> DATA EXTRACT
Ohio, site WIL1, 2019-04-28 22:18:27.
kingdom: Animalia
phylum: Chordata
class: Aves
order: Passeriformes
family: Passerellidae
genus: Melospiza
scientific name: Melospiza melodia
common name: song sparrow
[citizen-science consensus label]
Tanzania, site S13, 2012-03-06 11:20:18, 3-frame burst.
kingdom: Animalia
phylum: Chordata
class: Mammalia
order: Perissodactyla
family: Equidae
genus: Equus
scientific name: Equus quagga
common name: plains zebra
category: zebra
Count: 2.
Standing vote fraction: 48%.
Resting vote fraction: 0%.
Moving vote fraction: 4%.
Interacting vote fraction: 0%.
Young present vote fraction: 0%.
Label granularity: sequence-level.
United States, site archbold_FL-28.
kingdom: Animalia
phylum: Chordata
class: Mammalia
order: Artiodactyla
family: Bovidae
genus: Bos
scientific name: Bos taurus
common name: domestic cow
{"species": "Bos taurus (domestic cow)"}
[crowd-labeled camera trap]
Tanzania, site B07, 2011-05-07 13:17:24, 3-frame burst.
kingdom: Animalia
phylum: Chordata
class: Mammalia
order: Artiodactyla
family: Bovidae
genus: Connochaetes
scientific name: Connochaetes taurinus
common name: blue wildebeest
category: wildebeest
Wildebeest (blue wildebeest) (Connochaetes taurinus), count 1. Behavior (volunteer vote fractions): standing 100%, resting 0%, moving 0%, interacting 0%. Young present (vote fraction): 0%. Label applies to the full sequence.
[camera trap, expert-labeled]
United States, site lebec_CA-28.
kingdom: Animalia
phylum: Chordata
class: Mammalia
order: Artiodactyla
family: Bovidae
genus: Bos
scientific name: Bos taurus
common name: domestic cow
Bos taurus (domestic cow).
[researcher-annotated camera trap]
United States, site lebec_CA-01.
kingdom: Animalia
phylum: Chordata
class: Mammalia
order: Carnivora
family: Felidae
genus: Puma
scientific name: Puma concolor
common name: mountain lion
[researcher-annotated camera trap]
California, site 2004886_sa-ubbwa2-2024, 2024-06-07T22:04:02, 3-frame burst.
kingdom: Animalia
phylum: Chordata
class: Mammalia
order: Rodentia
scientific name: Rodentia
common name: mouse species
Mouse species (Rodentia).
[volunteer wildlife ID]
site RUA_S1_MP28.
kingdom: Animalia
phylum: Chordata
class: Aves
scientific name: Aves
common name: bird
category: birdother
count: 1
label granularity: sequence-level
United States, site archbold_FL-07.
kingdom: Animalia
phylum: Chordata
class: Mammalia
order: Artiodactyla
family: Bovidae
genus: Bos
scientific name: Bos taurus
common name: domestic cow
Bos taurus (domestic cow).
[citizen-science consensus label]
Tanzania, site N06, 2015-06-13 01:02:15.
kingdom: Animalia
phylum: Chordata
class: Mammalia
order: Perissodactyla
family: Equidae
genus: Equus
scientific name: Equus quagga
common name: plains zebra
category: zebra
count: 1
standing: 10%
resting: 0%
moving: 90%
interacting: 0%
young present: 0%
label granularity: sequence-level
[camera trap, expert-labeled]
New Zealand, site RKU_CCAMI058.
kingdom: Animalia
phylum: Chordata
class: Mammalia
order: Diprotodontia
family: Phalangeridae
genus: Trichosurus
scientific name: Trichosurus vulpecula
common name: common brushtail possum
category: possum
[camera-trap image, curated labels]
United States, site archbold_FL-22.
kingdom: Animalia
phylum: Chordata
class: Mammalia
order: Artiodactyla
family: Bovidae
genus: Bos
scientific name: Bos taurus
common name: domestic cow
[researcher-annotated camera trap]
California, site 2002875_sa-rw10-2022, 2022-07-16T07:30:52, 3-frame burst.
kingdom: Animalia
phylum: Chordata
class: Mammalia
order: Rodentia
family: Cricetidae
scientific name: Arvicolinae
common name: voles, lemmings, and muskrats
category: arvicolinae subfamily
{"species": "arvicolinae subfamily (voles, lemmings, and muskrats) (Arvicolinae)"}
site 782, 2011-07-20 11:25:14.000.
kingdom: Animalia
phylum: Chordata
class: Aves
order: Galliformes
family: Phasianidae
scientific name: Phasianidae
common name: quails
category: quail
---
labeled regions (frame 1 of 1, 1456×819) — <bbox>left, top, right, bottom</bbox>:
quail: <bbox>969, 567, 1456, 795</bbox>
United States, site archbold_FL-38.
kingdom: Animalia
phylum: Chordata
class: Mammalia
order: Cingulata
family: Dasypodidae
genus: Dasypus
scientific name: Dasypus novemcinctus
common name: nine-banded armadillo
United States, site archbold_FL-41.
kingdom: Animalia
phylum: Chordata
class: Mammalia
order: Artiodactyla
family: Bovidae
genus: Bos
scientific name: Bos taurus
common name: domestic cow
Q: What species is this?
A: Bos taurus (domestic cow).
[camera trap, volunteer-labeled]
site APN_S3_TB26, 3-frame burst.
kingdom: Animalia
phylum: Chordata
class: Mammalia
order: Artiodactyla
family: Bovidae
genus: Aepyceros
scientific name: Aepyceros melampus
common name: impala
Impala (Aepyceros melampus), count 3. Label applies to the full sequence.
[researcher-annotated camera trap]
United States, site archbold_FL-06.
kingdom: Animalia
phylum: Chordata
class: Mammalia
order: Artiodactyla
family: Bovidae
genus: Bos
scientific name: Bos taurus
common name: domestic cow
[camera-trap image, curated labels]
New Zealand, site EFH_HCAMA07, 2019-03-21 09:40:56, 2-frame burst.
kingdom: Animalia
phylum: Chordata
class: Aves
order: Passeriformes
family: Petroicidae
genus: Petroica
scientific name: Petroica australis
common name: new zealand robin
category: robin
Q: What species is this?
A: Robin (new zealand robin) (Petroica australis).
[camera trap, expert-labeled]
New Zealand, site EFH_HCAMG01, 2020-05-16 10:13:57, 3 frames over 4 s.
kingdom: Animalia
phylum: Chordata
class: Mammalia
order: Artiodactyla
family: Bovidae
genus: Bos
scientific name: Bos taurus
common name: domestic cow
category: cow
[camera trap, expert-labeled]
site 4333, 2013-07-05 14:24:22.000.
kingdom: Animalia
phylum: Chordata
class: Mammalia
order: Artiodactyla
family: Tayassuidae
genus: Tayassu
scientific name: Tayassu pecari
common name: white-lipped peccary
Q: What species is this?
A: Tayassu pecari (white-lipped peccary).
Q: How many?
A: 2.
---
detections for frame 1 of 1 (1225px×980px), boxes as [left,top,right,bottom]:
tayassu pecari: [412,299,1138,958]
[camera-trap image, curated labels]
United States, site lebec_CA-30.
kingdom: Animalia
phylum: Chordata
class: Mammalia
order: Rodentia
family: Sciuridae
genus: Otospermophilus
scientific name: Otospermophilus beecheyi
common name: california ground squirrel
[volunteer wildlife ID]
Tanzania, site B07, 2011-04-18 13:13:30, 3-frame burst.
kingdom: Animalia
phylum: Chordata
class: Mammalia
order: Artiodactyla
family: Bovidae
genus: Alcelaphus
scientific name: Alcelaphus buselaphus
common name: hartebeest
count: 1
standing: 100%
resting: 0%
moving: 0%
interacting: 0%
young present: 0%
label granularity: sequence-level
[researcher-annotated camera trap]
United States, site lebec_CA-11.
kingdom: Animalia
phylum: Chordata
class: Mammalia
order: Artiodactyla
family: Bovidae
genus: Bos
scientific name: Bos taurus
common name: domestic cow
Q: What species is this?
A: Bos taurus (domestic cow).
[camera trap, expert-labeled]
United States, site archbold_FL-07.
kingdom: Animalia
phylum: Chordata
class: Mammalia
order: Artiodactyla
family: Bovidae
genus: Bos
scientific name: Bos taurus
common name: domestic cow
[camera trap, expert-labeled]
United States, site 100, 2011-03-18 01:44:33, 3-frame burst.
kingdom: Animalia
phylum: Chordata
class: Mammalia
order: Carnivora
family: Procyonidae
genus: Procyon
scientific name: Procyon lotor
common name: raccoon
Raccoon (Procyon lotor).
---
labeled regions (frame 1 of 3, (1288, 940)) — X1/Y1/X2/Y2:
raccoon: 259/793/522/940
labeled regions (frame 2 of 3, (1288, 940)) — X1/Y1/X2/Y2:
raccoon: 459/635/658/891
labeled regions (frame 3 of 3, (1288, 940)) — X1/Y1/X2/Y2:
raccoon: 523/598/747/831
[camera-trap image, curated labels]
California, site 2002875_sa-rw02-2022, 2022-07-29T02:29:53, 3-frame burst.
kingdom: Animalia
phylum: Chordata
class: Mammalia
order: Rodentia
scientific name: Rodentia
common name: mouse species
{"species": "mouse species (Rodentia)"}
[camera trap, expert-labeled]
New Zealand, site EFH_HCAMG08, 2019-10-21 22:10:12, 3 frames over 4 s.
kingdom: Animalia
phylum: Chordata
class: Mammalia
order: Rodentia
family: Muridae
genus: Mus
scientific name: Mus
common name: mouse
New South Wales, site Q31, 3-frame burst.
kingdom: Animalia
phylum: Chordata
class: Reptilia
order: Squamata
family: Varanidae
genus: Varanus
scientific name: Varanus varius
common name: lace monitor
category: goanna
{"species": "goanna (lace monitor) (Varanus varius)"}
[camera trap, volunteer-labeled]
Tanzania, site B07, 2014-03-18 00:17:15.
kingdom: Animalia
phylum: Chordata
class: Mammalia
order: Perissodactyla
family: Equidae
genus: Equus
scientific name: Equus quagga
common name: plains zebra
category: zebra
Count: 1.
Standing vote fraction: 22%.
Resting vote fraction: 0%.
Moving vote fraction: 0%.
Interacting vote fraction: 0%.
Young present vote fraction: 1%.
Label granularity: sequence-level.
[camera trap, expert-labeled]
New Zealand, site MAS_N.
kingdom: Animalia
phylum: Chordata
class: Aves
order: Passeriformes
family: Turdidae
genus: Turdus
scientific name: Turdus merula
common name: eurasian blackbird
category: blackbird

> YOUR TASK
Beginning with the very first line of the material above, give each line again exactly, ending with the line that contains "Tanzania, site S13, 2012-03-06".

> RESPONSE
Ohio, site WIL1, 2019-04-28 22:18:27.
kingdom: Animalia
phylum: Chordata
class: Aves
order: Passeriformes
family: Passerellidae
genus: Melospiza
scientific name: Melospiza melodia
common name: song sparrow
[citizen-science consensus label]
Tanzania, site S13, 2012-03-06 11:20:18, 3-frame burst.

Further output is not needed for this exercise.